<<<<

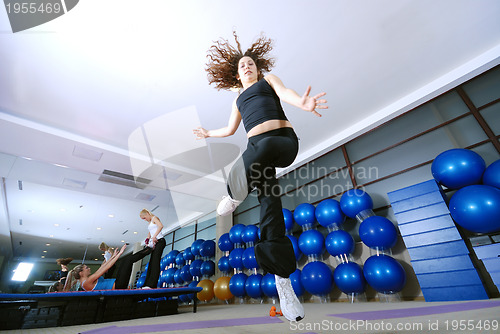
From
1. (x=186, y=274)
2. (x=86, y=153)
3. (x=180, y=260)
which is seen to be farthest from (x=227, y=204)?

>>>>

Task statement: Please render the data above as a JSON list of strings with one string per line, skipping blank lines and leaving the picture out.

Output for this task:
[
  "From",
  "1. (x=186, y=274)",
  "2. (x=86, y=153)",
  "3. (x=180, y=260)",
  "which is seen to be farthest from (x=227, y=204)?"
]